Se realizada, a soltura será vista como de forte conotação política. Vindo da Aeronáutica, Mubarak era o bastião do poder militar até sua queda e perseguiu a Irmandade Muçulmana ao longo de seus 30 anos de poder.
É possível que ele seja mantido preso por mais duas semanas, segundo procedimentos judiciais. Seu advogado diz que restam só trâmites burocráticos, pois ele teria sido inocentado em uma acusação de corrupção.
Desde sua deposição, em fevereiro de 2011, Mubarak enfrenta uma série de acusações, incluindo participação na repressão contra os manifestantes que pediam sua renúncia, reunidos na icônica Praça Tahrir, no Cairo.
Sua libertação pode levar a uma nova onda de indignação na população. Mas, com o país concentrado nos embates violentos com islamitas, a notícia da iminência de sua soltura não parece ter causado grande furor.

Morsi
Ontem foi anunciada nova acusação contra Mohamed Morsi, que terá detenção estendida por mais 15 dias.
Acusado de homicídio e de ligação com o Hamas, ele responderá agora por cumplicidade na violência contra as manifestações.
Morsi foi deposto em 3 de julho por um golpe militar.
Primeiro presidente eleito democraticamente no Egito, sua queda simbolizou para os islamitas um recuo nas conquistas democráticas.

Constituição
Fontes ouvidas pelo jornal Ahram dizem que um novo rascunho da Constituição será apresentado amanhã, incluindo um trecho que impede a existência de partidos com base religiosa.
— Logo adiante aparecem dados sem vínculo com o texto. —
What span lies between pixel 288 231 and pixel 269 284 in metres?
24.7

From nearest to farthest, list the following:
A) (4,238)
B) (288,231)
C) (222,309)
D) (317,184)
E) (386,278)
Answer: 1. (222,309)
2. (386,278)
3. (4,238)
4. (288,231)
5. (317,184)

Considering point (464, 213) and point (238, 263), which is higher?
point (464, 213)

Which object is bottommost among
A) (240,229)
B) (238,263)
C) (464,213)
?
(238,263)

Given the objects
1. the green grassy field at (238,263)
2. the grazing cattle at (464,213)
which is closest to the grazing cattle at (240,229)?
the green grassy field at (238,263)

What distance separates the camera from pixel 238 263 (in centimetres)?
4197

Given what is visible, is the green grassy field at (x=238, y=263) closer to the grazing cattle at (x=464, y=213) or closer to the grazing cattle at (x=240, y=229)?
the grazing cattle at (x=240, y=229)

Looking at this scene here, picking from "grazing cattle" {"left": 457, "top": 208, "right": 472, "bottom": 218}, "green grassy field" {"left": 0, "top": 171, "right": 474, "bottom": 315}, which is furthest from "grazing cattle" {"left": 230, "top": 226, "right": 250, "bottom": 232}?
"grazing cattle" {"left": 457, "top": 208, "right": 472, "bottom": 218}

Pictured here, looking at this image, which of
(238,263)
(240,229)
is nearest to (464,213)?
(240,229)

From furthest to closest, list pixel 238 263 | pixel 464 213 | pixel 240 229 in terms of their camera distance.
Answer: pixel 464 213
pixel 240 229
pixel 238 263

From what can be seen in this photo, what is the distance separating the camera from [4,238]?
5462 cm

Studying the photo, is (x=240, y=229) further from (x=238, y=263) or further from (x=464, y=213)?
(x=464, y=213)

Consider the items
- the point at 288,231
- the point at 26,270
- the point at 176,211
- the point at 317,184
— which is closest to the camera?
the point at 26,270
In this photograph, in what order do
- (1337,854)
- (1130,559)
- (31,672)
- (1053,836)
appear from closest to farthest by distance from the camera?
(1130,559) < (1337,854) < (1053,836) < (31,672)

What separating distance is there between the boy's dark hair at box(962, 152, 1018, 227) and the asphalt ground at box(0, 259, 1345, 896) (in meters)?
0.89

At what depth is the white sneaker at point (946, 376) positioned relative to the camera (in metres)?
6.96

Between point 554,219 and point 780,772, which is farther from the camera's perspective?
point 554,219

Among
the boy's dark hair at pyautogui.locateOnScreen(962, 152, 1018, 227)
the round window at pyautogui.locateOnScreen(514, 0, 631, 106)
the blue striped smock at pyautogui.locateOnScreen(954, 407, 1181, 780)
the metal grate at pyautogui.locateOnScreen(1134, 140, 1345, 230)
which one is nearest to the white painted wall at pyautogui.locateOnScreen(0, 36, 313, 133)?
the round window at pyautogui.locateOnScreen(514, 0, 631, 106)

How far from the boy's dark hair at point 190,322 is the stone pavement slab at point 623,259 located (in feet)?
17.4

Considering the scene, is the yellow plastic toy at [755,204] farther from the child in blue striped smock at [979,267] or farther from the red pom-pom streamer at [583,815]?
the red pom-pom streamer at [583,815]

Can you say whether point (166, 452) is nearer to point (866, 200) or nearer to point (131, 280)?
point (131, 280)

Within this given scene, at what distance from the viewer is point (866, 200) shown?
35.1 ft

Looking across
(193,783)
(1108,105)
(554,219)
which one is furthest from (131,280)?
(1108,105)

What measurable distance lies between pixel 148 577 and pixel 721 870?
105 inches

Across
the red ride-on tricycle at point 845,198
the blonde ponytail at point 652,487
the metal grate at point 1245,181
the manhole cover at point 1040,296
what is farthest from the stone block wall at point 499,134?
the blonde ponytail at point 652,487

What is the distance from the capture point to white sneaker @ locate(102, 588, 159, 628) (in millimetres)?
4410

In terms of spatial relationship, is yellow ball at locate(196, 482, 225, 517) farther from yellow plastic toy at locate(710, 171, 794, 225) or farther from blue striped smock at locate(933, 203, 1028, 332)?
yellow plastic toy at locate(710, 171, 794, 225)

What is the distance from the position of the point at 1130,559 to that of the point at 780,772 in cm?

A modificação que pediria o banimento do Partido Nacional Democrático, de Mubarak, deve ser cancelada. Há a expectativa de que a Irmandade Muçulmana volte a ser considerada ilegal.
Após o golpe de julho, o presidente interino Adly Mansour criou um comitê para fazer emendas à Constituição. Elas serão revisadas por outra comissão. Após a revisão, o texto irá a referendo, abrindo caminho para eleições parlamentares.

Ataque
Um ataque de militantes no deserto do Sinai deixou ontem ao menos 24 policiais mortos e três feridos. De acordo com fontes de segurança, um veículo foi atingido por lançadores de granada, próximo à passagem de Rafah rumo à faixa de Gaza.
A região norte do Sinai tornou-se, com a deposição de Mohamed Morsi um território de difícil controle. As passagens para Gaza foram fechadas, com o fluxo de militantes da facção palestina Hamas, pró-Morsi.
O ataque contra a polícia ocorreu um dia depois da morte de 36 prisioneiros islamitas, no Egito, durante suposta tentativa de fuga. Segundo o governo interino, eles morreram asfixiados por gás lacrimogêneo, enquanto as forças de segurança controlavam a situação de embate.